▸ Task instructions
According to the guest post on childhood tuberculosis, how far did Sipho and his mother travel each day for his treatment, and for how long?

▸ Page extract
On childhood TB, time for ACTION
In this guest post, Mandy Slutsker, senior project associate with the ACTION Partnership, writes about a new report that calls for increased efforts to fight tuberculosis among children worldwide.
When Sipho* was just 18 months old, he began coughing and his feet began to swell.
His mother Masia was sent home from a clinic near their home in Swaziland with medicine for a common cold, but his condition only worsened. Eventually, Sipho was diagnosed with a drug-resistant strain of tuberculosis (TB)—and so began an exhausting daily odyssey for him and Masia.
Every day for six months, the pair traveled six kilometers so Sipho could receive a grueling treatment regimen of injections and crushed pills.
Despite recent progress toward addressing childhood TB at the global level, children like Sipho are still misdiagnosed and subject to harsh treatment regimens meant for adults.
- Increased investments in research and development are needed to develop new child-friendly TB diagnostics, drugs, and vaccines. Photo credit: PATH
As an advocate, I am thrilled to see childhood TB receive this attention—the issue gained recognition at international conferences, served as the theme of this year’s World TB Day, and is the subject of new guidelines from the World Health Organization.
But I can’t forget TB takes the lives of 1.4 million people every year—and children remain largely unreached and uncounted. If we want to end TB as a killer of children, we need to do more than just talk. It’s time for action.
Unfortunately, many barriers stand in our way—a lack of political will, inadequate funding for TB programs, and failure to invest in research and development (R&D) for child-friendly diagnostics, drugs, and vaccines.
The standard microscope method available in many high-burden countries to diagnose TB largely isn’t effective in children, few child-friendly TB drugs exist, and the current TB vaccine fails to protect both children and adults against the most common form of the disease.
How do we overcome these challenges? In my opinion, it all comes down to advocacy.
It’s time for civil society, healthcare workers, governments, and the private sector to come together and ensure no child dies from this preventable and treatable disease.
Civil society must mobilize to ensure governments and donors quickly invest additional resources in R&D to create new child-friendly diagnostics, drugs, and vaccines. In addition to R&D investments, we have to ensure new treatments—and better formulations of existing treatments—can reach children as quickly as possible. So donors, the private sector, and regulatory authorities must all work together to clarify the development pathway for childhood TB drugs.
For too long we’ve worked in silos, not communicating with one another. We each have a role to play. We’ve built the momentum, now it’s time to act.

▸ Given records
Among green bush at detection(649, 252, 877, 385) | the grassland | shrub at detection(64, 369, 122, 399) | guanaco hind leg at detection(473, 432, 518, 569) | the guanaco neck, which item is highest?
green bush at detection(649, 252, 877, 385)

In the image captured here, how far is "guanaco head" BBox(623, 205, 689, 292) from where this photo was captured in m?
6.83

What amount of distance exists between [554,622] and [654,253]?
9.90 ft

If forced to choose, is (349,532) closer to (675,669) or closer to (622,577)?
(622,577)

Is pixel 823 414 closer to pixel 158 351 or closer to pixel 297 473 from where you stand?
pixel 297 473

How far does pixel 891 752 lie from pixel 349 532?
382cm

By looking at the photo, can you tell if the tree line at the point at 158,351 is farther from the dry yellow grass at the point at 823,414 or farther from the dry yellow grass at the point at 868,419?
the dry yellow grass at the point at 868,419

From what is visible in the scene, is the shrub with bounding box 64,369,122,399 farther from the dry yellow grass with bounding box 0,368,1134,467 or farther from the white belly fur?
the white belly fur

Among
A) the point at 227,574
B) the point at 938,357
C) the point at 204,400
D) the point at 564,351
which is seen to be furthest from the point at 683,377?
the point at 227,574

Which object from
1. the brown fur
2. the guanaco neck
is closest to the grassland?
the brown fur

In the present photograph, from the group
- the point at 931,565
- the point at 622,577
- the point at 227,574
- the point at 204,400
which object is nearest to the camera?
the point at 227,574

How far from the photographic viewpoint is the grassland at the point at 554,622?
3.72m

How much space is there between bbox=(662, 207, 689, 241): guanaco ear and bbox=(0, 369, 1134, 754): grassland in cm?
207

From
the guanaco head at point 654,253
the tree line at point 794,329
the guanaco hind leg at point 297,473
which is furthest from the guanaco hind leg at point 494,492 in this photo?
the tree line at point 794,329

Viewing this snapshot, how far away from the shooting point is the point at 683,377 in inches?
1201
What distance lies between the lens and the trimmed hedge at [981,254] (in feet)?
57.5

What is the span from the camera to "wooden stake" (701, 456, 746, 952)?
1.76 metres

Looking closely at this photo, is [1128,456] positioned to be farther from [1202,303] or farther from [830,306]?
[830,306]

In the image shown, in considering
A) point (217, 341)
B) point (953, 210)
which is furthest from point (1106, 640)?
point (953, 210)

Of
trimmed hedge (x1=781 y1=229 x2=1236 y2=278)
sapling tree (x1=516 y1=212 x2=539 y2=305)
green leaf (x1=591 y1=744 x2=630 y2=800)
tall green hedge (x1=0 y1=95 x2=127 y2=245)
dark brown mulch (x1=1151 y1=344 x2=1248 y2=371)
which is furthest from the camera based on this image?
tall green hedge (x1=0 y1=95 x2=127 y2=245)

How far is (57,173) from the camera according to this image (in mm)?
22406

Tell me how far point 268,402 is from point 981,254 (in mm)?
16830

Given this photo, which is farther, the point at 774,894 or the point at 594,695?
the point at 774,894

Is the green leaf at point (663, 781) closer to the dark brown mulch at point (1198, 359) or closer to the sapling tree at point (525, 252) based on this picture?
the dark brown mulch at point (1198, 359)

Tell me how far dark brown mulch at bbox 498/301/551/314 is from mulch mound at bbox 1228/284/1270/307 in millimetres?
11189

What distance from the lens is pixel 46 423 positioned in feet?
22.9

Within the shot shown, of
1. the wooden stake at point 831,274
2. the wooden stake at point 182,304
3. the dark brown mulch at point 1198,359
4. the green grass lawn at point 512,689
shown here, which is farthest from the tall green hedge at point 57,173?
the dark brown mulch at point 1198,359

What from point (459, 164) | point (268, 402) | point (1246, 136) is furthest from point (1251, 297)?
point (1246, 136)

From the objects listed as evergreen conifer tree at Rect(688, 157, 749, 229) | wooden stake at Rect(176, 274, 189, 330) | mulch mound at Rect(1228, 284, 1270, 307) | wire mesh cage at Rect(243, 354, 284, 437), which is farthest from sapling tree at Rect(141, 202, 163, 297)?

▸ Written answer
Six kilometers a day, for six months.